YOGYAKARTA, KOMPAS — Komisi Pemberantasan Korupsi mendorong agar kasus penyiraman air keras yang menimpa Novel Baswedan bisa dituntaskan. Pimpinan dari lembaga itu masih akan berunding guna menentukan langkah selanjutnya yang harus dilakukan untuk memperoleh titik terang dari kasus tersebut.
Ketua Komisi Pemberantasan Korupsi (KPK) Agus Rahardjo sewaktu berkunjung ke Kantor Pimpinan Pusat Muhammadiyah di Yogyakarta, Kamis (18/7/2019), menegaskan terus mencari kejelasan kasus tersebut.
”Kami akan mendiskusikan langkah-langkah untuk mendorong agar kasus ini segera tuntas. Harapan kami adanya, TPF (Tim Pencari Fakta) kan, bisa mengidentifikasi pelaku. Ternyata, hasilnya masih cukup gelap,” kata Agus.
Agus menyatakan, pihaknya belum sempat membaca hasil temuan dari TPF yang dibentuk Kepala Polri Jenderal (Pol) Tito Karnavian, yang telah bekerja sejak 8 Januari 2019. Setelah membaca hasil temuan itu, tambah Agus, perundingan dengan sejumlah pemimpin KPK lainnya baru akan dilakukan.
Kami berdiskusi di dalam dulu (internal). Di tingkat pimpinan, kan, keputusannya itu kolektif kolegial.
Sejumlah penggiat masyarakat sipil pernah beberapa kali menyampaikan bahwa Presiden Joko Widodo perlu membentuk Tim Gabungan Pencari Fakta (TGPF) mengusut kasus Novel. Penyerangan terhadap Novel, yang berstatus sebagai penyidik KPK, dianggap merupakan serangan sistematis yang mampu melemahkan KPK dan upaya pemberantasan korupsi secara umum (Kompas, 18/7/2019).
Sementara itu, Presiden Jokowi pernah menyatakan akan mengambil langkah lain jika Polri sudah tak mampu lagi menemukan penyelesaian dari kasus itu. Tidak disebutkan dengan jelas mengenai indikator dari tidak mampunya Polri menyelesaikan kasus ini. Tidak ada pula batasan waktu yang dijelaskan tentang pengusutannya (Kompas, 21/2/2018).

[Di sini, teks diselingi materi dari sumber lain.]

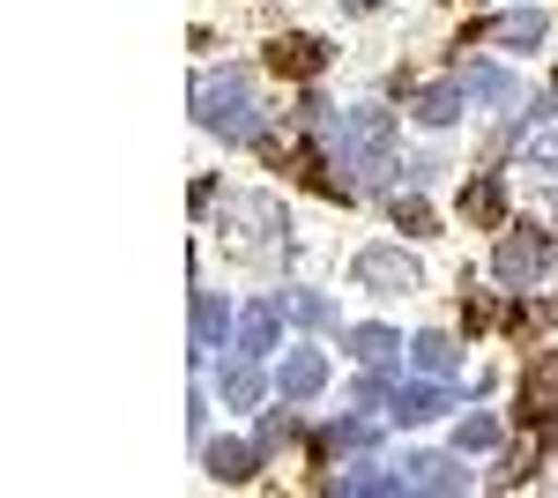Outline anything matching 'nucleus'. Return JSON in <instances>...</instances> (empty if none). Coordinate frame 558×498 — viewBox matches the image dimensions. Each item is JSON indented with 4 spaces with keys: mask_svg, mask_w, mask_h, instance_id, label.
Segmentation results:
<instances>
[{
    "mask_svg": "<svg viewBox=\"0 0 558 498\" xmlns=\"http://www.w3.org/2000/svg\"><path fill=\"white\" fill-rule=\"evenodd\" d=\"M194 120L223 134V142H260V83L254 68H239V60H223V68H202V83H194Z\"/></svg>",
    "mask_w": 558,
    "mask_h": 498,
    "instance_id": "obj_1",
    "label": "nucleus"
},
{
    "mask_svg": "<svg viewBox=\"0 0 558 498\" xmlns=\"http://www.w3.org/2000/svg\"><path fill=\"white\" fill-rule=\"evenodd\" d=\"M328 165L350 171V179H380L395 165V112L380 105H350L343 120L328 126Z\"/></svg>",
    "mask_w": 558,
    "mask_h": 498,
    "instance_id": "obj_2",
    "label": "nucleus"
},
{
    "mask_svg": "<svg viewBox=\"0 0 558 498\" xmlns=\"http://www.w3.org/2000/svg\"><path fill=\"white\" fill-rule=\"evenodd\" d=\"M350 283L373 291V297H410L417 283H425V268H417L402 246H357L350 253Z\"/></svg>",
    "mask_w": 558,
    "mask_h": 498,
    "instance_id": "obj_3",
    "label": "nucleus"
},
{
    "mask_svg": "<svg viewBox=\"0 0 558 498\" xmlns=\"http://www.w3.org/2000/svg\"><path fill=\"white\" fill-rule=\"evenodd\" d=\"M558 260V239L551 231H507L499 253H492V276L507 283V291H529V283H544Z\"/></svg>",
    "mask_w": 558,
    "mask_h": 498,
    "instance_id": "obj_4",
    "label": "nucleus"
},
{
    "mask_svg": "<svg viewBox=\"0 0 558 498\" xmlns=\"http://www.w3.org/2000/svg\"><path fill=\"white\" fill-rule=\"evenodd\" d=\"M402 484H410V491H470L462 447H454V454H402Z\"/></svg>",
    "mask_w": 558,
    "mask_h": 498,
    "instance_id": "obj_5",
    "label": "nucleus"
},
{
    "mask_svg": "<svg viewBox=\"0 0 558 498\" xmlns=\"http://www.w3.org/2000/svg\"><path fill=\"white\" fill-rule=\"evenodd\" d=\"M484 38L507 45V52H536V45L551 38V15H544V8H507V15L484 23Z\"/></svg>",
    "mask_w": 558,
    "mask_h": 498,
    "instance_id": "obj_6",
    "label": "nucleus"
},
{
    "mask_svg": "<svg viewBox=\"0 0 558 498\" xmlns=\"http://www.w3.org/2000/svg\"><path fill=\"white\" fill-rule=\"evenodd\" d=\"M328 387V357L320 350H283V365H276V394L283 402H313Z\"/></svg>",
    "mask_w": 558,
    "mask_h": 498,
    "instance_id": "obj_7",
    "label": "nucleus"
},
{
    "mask_svg": "<svg viewBox=\"0 0 558 498\" xmlns=\"http://www.w3.org/2000/svg\"><path fill=\"white\" fill-rule=\"evenodd\" d=\"M454 83H462V97H470V105H514V97H521V75H514V68H492V60L462 68Z\"/></svg>",
    "mask_w": 558,
    "mask_h": 498,
    "instance_id": "obj_8",
    "label": "nucleus"
},
{
    "mask_svg": "<svg viewBox=\"0 0 558 498\" xmlns=\"http://www.w3.org/2000/svg\"><path fill=\"white\" fill-rule=\"evenodd\" d=\"M223 335H231V305L216 291H194V365H209L223 350Z\"/></svg>",
    "mask_w": 558,
    "mask_h": 498,
    "instance_id": "obj_9",
    "label": "nucleus"
},
{
    "mask_svg": "<svg viewBox=\"0 0 558 498\" xmlns=\"http://www.w3.org/2000/svg\"><path fill=\"white\" fill-rule=\"evenodd\" d=\"M216 394H223L231 410H254L260 394H268V379H260V357H246V350H239L231 365H216Z\"/></svg>",
    "mask_w": 558,
    "mask_h": 498,
    "instance_id": "obj_10",
    "label": "nucleus"
},
{
    "mask_svg": "<svg viewBox=\"0 0 558 498\" xmlns=\"http://www.w3.org/2000/svg\"><path fill=\"white\" fill-rule=\"evenodd\" d=\"M276 335H283V297H260V305L239 313V350H246V357H268Z\"/></svg>",
    "mask_w": 558,
    "mask_h": 498,
    "instance_id": "obj_11",
    "label": "nucleus"
},
{
    "mask_svg": "<svg viewBox=\"0 0 558 498\" xmlns=\"http://www.w3.org/2000/svg\"><path fill=\"white\" fill-rule=\"evenodd\" d=\"M447 379H425V387H395V402H387V416L395 424H432V416H447Z\"/></svg>",
    "mask_w": 558,
    "mask_h": 498,
    "instance_id": "obj_12",
    "label": "nucleus"
},
{
    "mask_svg": "<svg viewBox=\"0 0 558 498\" xmlns=\"http://www.w3.org/2000/svg\"><path fill=\"white\" fill-rule=\"evenodd\" d=\"M254 461H260V447H246V439H202V469L216 484H246Z\"/></svg>",
    "mask_w": 558,
    "mask_h": 498,
    "instance_id": "obj_13",
    "label": "nucleus"
},
{
    "mask_svg": "<svg viewBox=\"0 0 558 498\" xmlns=\"http://www.w3.org/2000/svg\"><path fill=\"white\" fill-rule=\"evenodd\" d=\"M462 216H470V223H499V216H507V179H499V171H476L470 186H462Z\"/></svg>",
    "mask_w": 558,
    "mask_h": 498,
    "instance_id": "obj_14",
    "label": "nucleus"
},
{
    "mask_svg": "<svg viewBox=\"0 0 558 498\" xmlns=\"http://www.w3.org/2000/svg\"><path fill=\"white\" fill-rule=\"evenodd\" d=\"M410 112H417L425 126H454L462 112H470V97H462V83H432V89L410 97Z\"/></svg>",
    "mask_w": 558,
    "mask_h": 498,
    "instance_id": "obj_15",
    "label": "nucleus"
},
{
    "mask_svg": "<svg viewBox=\"0 0 558 498\" xmlns=\"http://www.w3.org/2000/svg\"><path fill=\"white\" fill-rule=\"evenodd\" d=\"M410 357H417V373L425 379H454L462 373V350H454V335H417V342H410Z\"/></svg>",
    "mask_w": 558,
    "mask_h": 498,
    "instance_id": "obj_16",
    "label": "nucleus"
},
{
    "mask_svg": "<svg viewBox=\"0 0 558 498\" xmlns=\"http://www.w3.org/2000/svg\"><path fill=\"white\" fill-rule=\"evenodd\" d=\"M336 491L343 498H395V491H410V484H402V469H343Z\"/></svg>",
    "mask_w": 558,
    "mask_h": 498,
    "instance_id": "obj_17",
    "label": "nucleus"
},
{
    "mask_svg": "<svg viewBox=\"0 0 558 498\" xmlns=\"http://www.w3.org/2000/svg\"><path fill=\"white\" fill-rule=\"evenodd\" d=\"M343 350L357 357V365H387V357L402 350V335L395 328H343Z\"/></svg>",
    "mask_w": 558,
    "mask_h": 498,
    "instance_id": "obj_18",
    "label": "nucleus"
},
{
    "mask_svg": "<svg viewBox=\"0 0 558 498\" xmlns=\"http://www.w3.org/2000/svg\"><path fill=\"white\" fill-rule=\"evenodd\" d=\"M276 68H283V75H320V68H328V45L320 38H283L276 45Z\"/></svg>",
    "mask_w": 558,
    "mask_h": 498,
    "instance_id": "obj_19",
    "label": "nucleus"
},
{
    "mask_svg": "<svg viewBox=\"0 0 558 498\" xmlns=\"http://www.w3.org/2000/svg\"><path fill=\"white\" fill-rule=\"evenodd\" d=\"M454 447H462V454H492V447H499V416L492 410L462 416V424H454Z\"/></svg>",
    "mask_w": 558,
    "mask_h": 498,
    "instance_id": "obj_20",
    "label": "nucleus"
},
{
    "mask_svg": "<svg viewBox=\"0 0 558 498\" xmlns=\"http://www.w3.org/2000/svg\"><path fill=\"white\" fill-rule=\"evenodd\" d=\"M283 313H291L299 328H336V305L320 291H283Z\"/></svg>",
    "mask_w": 558,
    "mask_h": 498,
    "instance_id": "obj_21",
    "label": "nucleus"
},
{
    "mask_svg": "<svg viewBox=\"0 0 558 498\" xmlns=\"http://www.w3.org/2000/svg\"><path fill=\"white\" fill-rule=\"evenodd\" d=\"M521 179H529V186H551L558 179V134H544V142L521 157Z\"/></svg>",
    "mask_w": 558,
    "mask_h": 498,
    "instance_id": "obj_22",
    "label": "nucleus"
},
{
    "mask_svg": "<svg viewBox=\"0 0 558 498\" xmlns=\"http://www.w3.org/2000/svg\"><path fill=\"white\" fill-rule=\"evenodd\" d=\"M373 439H380V432H373V424H365V416H343V424H336V432H328V447H336V454H365V447H373Z\"/></svg>",
    "mask_w": 558,
    "mask_h": 498,
    "instance_id": "obj_23",
    "label": "nucleus"
},
{
    "mask_svg": "<svg viewBox=\"0 0 558 498\" xmlns=\"http://www.w3.org/2000/svg\"><path fill=\"white\" fill-rule=\"evenodd\" d=\"M395 223H402V231H432V216H425V202H417V186H410V194H395Z\"/></svg>",
    "mask_w": 558,
    "mask_h": 498,
    "instance_id": "obj_24",
    "label": "nucleus"
},
{
    "mask_svg": "<svg viewBox=\"0 0 558 498\" xmlns=\"http://www.w3.org/2000/svg\"><path fill=\"white\" fill-rule=\"evenodd\" d=\"M283 439H291V410H268V416H260V439H254V447L268 454V447H283Z\"/></svg>",
    "mask_w": 558,
    "mask_h": 498,
    "instance_id": "obj_25",
    "label": "nucleus"
},
{
    "mask_svg": "<svg viewBox=\"0 0 558 498\" xmlns=\"http://www.w3.org/2000/svg\"><path fill=\"white\" fill-rule=\"evenodd\" d=\"M357 402H365V410H380V402H395V387H387L380 373H365V379H357Z\"/></svg>",
    "mask_w": 558,
    "mask_h": 498,
    "instance_id": "obj_26",
    "label": "nucleus"
},
{
    "mask_svg": "<svg viewBox=\"0 0 558 498\" xmlns=\"http://www.w3.org/2000/svg\"><path fill=\"white\" fill-rule=\"evenodd\" d=\"M499 313H507V305H499V297H476V305H470V328H492V320H499Z\"/></svg>",
    "mask_w": 558,
    "mask_h": 498,
    "instance_id": "obj_27",
    "label": "nucleus"
},
{
    "mask_svg": "<svg viewBox=\"0 0 558 498\" xmlns=\"http://www.w3.org/2000/svg\"><path fill=\"white\" fill-rule=\"evenodd\" d=\"M373 8H380V0H343V15H373Z\"/></svg>",
    "mask_w": 558,
    "mask_h": 498,
    "instance_id": "obj_28",
    "label": "nucleus"
}]
</instances>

Terkait hal itu, mantan Ketua KPK (2010-2011), Busyro Muqoddas, mengatakan, pembentukan tim itu merupakan tindakan tegas Presiden. Hal itu sekaligus menunjukkan keseriusan Presiden dalam menuntaskan kasus tersebut sebab Presiden merupakan pihak yang memiliki kewenangan tertinggi.
Selain itu, Busyro juga berpesan, dalam tim tersebut, hendaknya tidak hanya diisi kalangan pejabat dan orang-orang terdekat Presiden. Perlu dilibatkan pula unsur masyarakat sipil yang memiliki kualifikasi dan komitmen dalam pemberantasan korupsi. Keberadaan mereka menyimbolkan keterlibatan publik dalam mengawal dan menuntaskan kasus itu.
”Unsur masyarakat sipil jangan ditentukan dari istana. Kami sulit percaya. Serahkan kepada kami. Unsur masyarakat madani dan koalisi antikorupsi. Itu penghormatan bagi masyarakat sipil,” kata Busyro.